EU-Vertreter gratulieren den Griechen

afp

Von afp

Di, 21. August 2018

Wirtschaft

Zuversicht, dass sich das Land selbst finanzieren kann.

BRÜSSEL (dpa/AFP). Nach acht Jahren Griechenland-Krise haben die Spitzen der Europäischen Union am Montag den Abschluss des letzten Rettungsprogramms gefeiert. "Ihr habt es geschafft", twitterte EU-Ratspräsident Donald Tusk und gratulierte dem griechischen Volk.
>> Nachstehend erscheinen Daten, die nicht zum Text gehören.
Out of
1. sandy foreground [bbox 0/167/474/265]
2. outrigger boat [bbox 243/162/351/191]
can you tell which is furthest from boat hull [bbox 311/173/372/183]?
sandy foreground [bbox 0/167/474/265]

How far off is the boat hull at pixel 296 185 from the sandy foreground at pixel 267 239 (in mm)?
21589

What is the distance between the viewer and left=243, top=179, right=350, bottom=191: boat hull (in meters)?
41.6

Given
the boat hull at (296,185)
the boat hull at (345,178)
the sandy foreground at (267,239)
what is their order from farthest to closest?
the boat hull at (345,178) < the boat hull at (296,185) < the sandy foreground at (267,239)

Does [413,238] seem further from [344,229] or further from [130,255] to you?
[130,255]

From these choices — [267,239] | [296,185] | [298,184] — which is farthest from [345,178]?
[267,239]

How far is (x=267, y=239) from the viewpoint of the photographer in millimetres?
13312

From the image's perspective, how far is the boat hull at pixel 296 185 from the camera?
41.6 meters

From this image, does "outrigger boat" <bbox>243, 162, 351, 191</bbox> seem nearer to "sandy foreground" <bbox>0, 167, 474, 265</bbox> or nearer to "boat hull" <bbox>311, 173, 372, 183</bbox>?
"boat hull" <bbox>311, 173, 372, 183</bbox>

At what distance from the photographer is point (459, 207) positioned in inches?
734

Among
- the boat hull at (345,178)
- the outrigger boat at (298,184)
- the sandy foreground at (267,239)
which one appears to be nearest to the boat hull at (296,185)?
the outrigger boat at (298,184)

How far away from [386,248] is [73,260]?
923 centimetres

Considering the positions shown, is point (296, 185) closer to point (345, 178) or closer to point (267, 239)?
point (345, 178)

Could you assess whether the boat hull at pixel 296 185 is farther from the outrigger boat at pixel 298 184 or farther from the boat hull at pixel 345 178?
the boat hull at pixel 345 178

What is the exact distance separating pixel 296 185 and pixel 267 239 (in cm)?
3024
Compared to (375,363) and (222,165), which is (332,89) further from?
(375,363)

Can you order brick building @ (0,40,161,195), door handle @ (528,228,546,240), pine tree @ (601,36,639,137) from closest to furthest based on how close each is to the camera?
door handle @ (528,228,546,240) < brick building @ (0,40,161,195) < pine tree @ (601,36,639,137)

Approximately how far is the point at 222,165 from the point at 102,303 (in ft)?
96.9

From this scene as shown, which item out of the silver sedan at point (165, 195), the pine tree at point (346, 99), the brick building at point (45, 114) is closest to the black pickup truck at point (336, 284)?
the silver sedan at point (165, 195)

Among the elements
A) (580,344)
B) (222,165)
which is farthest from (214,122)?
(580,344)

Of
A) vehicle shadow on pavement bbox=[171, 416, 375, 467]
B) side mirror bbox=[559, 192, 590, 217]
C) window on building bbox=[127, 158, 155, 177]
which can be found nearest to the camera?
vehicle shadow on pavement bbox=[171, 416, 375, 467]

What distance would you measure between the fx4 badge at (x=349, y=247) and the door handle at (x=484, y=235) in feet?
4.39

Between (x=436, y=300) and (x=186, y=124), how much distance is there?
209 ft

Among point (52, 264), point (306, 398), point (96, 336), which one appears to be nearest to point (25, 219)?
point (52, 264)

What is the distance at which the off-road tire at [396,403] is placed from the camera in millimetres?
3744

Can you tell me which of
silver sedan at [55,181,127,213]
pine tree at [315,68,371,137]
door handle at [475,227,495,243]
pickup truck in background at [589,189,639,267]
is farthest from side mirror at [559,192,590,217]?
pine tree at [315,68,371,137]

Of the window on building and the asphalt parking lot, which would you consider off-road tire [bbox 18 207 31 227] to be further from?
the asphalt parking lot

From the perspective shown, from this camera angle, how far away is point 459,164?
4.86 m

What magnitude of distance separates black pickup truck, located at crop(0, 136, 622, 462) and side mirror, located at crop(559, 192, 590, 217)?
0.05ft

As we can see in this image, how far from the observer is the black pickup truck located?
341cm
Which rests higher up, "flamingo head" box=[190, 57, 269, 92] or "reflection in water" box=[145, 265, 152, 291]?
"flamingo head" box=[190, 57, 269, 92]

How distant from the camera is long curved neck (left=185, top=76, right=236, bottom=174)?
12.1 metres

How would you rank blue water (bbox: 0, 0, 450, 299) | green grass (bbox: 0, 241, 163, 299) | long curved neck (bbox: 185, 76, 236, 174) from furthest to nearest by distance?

Am Montag endete das 2015 aufgelegte Kreditprogramm des Euro-Rettungsschirms ESM – das dritte Hilfspaket für Athen seit 2010. Insgesamt flossen nach ESM-Angaben binnen acht Jahren 289 Milliarden Euro vergünstigter Kredite an Athen – im Gegenzug für drastische Reformen und Sozialkürzungen.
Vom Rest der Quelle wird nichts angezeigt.